Let's talk about sexuality politically
Kristyn makes a point about Gay Pride being political and being about sexuality. She is also a strong supporter of QUAIA. Does she realize the difference between being gay in Israel and being gay in Palestine and the other Arab/Muslim countries? I agree Gay Pride should be political, and about sexuality, so in that case why doesn't Kristyn promote a float about gay sexuality in Middle Eastern countries? It is a known fact that in the Middle East the freedom to be gay exists only in Israel where there is also a Gay Pride parade annually. We know only too well what happens to gay people in the other countries on that continent and in other as well. I would think that issue is much more relevant to a Gay Pride parade.
then it is George for Mayor as he is gay?????
And following xtra's logic on Council choices (coverage only of KMT and 3 other LGBT candidates) , then of course George Smitherman is the only person to vote for as Mayor as he is the only openly LGBT person running. right? He would be the first openly gay Mayor for Toronto which should count for something by xtra's recent council coverage standards.
not a single
candidate represents me. Not a single one. Of course being able to run and actually have a hope in hell of winning wasn't an option for me as it isn't for so so many, I'm not one of the chosen, you know white, gay , male, educated, Canadian born and driven by that first world upbringing. Oh well, here we go again...same ole same ole...
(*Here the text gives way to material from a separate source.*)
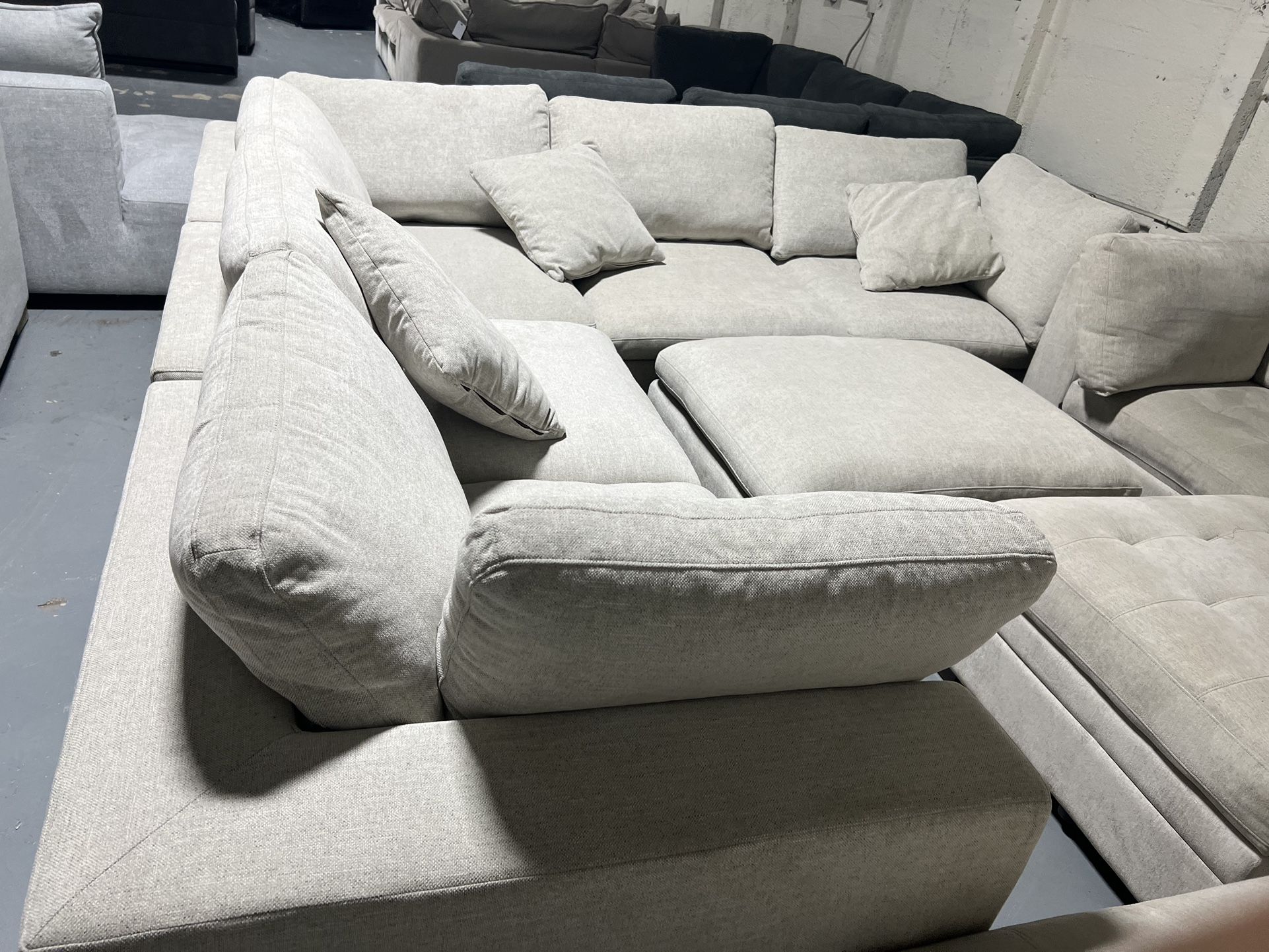 SECTIONAL COUCH Thomasville Lowell 6-piece Modular Sectional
More balance and honesty in election reporting?
I agree with Gilles that Kristyn Wong Tam brings a lot of assets to the table She is a fine candidate
with considerable business & community experience. She is progressive and has a very good LGBT community activist track record. All
assets for sure, & I have been certainly seriously considering voting for her.
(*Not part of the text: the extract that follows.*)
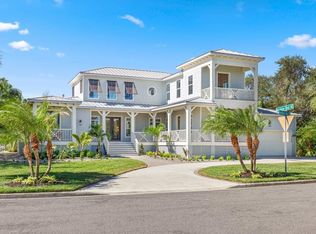 3328 Bayshore Blvd NE, Saint Petersburg, FL 33703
But journalistically I think it unfair to profile one of the candidates in a well researched & written glowing cover story two weeks before the election
without giving the others equal space (and photos). In fact most of the 14/15 candidates are not even mentioned by name at all (from the articulate "Green" Chris Tindal to feisty NDP lawyer Joel Dick) because they are not LGBT-just LGBT
freindly. (And the "LGBT candidate" box for Enza and Susan Gapka reduces them to
almost fringe candidates-- they should have been more seriously considered by
xtra on their platforms & merits even if their chances of winning seem remote to
most. After all the first trans city councillor would be quite the story... ) Chan of course needs no more ink-he is the establishment choice--endorsed by Smitherman and Kyle and backed by Liberal money and their formidable machine.
And with so many people running it looks like Chan has the edge even with xtra's breathless presentation of KMT. But it might have been more honest (and fair) of xtra simply to present the candidates as fully as possible (pluses and minuses) and then endorse KMT for the job if that is who the editorial board favour as seems pretty obvious though not ever stated.